» **TASK TO CARRY OUT**: Beginning with the line where "How far do man's" appears, repeat every remaining line of the entries exactly, the last line included.

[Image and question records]
◆ ◆ ◆ ◆ ◆
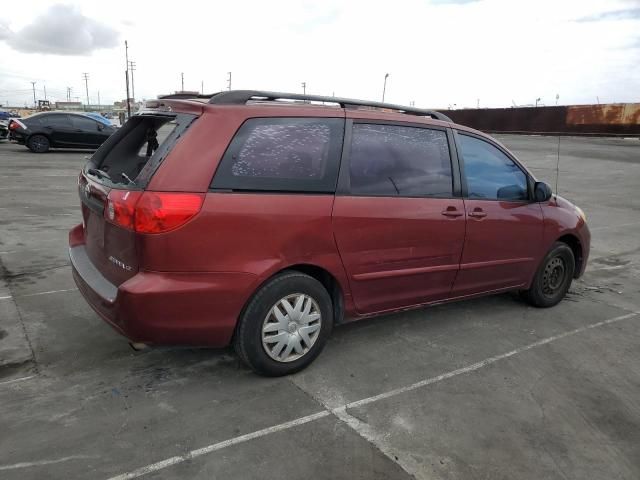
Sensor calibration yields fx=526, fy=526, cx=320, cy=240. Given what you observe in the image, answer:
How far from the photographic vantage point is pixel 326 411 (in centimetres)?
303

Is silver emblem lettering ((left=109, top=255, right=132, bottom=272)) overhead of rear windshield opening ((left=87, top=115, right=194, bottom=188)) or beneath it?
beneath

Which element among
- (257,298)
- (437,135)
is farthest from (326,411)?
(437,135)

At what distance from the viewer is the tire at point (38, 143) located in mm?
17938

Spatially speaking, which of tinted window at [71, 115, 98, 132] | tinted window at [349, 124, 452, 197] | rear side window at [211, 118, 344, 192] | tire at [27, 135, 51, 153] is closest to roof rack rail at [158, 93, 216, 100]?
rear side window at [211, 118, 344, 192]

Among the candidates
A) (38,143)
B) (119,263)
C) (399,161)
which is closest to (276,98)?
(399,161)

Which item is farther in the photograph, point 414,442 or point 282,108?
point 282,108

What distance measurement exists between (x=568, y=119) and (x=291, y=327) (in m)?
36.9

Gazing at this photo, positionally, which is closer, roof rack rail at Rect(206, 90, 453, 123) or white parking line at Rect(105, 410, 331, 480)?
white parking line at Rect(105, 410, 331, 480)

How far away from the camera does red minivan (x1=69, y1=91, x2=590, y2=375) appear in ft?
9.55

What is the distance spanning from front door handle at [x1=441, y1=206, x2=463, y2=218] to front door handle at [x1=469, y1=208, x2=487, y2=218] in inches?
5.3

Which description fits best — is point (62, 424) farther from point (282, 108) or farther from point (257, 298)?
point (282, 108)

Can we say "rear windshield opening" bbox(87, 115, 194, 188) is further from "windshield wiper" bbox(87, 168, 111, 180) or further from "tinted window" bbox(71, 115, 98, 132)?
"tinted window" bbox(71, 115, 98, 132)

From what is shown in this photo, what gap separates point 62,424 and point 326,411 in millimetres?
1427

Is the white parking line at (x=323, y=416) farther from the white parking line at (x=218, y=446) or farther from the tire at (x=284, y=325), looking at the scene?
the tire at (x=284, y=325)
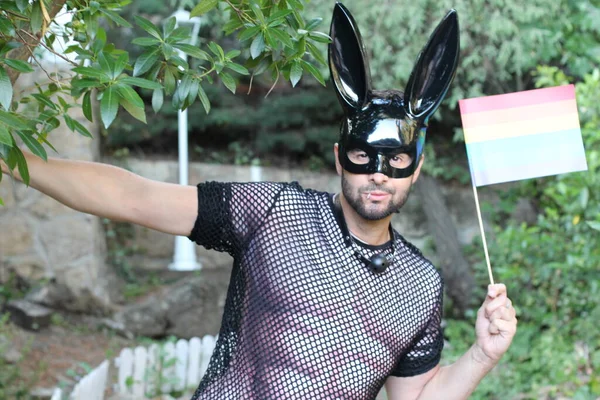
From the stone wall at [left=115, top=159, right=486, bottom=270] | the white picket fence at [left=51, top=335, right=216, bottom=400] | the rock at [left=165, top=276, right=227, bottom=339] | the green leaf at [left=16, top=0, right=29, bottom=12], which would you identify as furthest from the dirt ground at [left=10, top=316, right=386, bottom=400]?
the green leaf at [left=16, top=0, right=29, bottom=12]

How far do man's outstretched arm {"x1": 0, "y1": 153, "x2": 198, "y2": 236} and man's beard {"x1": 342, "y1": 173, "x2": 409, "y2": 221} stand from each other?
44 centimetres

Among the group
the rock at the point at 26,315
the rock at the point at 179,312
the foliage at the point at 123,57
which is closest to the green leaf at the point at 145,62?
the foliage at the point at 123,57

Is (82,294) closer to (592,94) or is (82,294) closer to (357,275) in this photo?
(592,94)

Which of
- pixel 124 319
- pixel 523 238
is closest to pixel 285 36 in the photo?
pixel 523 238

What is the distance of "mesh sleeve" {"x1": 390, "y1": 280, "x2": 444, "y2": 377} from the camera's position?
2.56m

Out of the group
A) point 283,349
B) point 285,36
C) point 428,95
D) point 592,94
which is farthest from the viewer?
◆ ◆ ◆ ◆ ◆
» **REPLY TO THE EXERCISE**:
How far do man's outstretched arm {"x1": 0, "y1": 153, "x2": 198, "y2": 236} and man's beard {"x1": 342, "y1": 173, "x2": 409, "y2": 221} stand from each other?
44 centimetres

Among the group
the rock at the point at 26,315
the rock at the point at 179,312
the foliage at the point at 123,57
which is closest to the green leaf at the point at 145,62?
the foliage at the point at 123,57

Is (82,294) closer to (592,94) or is (82,294) closer to (357,275) in this photo?
(592,94)

Which of
- pixel 124 319
- pixel 523 238
is closest to pixel 285 36 in the photo?
pixel 523 238

What is the distance of "mesh sleeve" {"x1": 390, "y1": 280, "x2": 444, "y2": 377} from the camera's position?
2.56m

Out of the group
A) point 283,349
B) point 285,36
C) point 428,95
D) point 592,94
which is farthest from the viewer?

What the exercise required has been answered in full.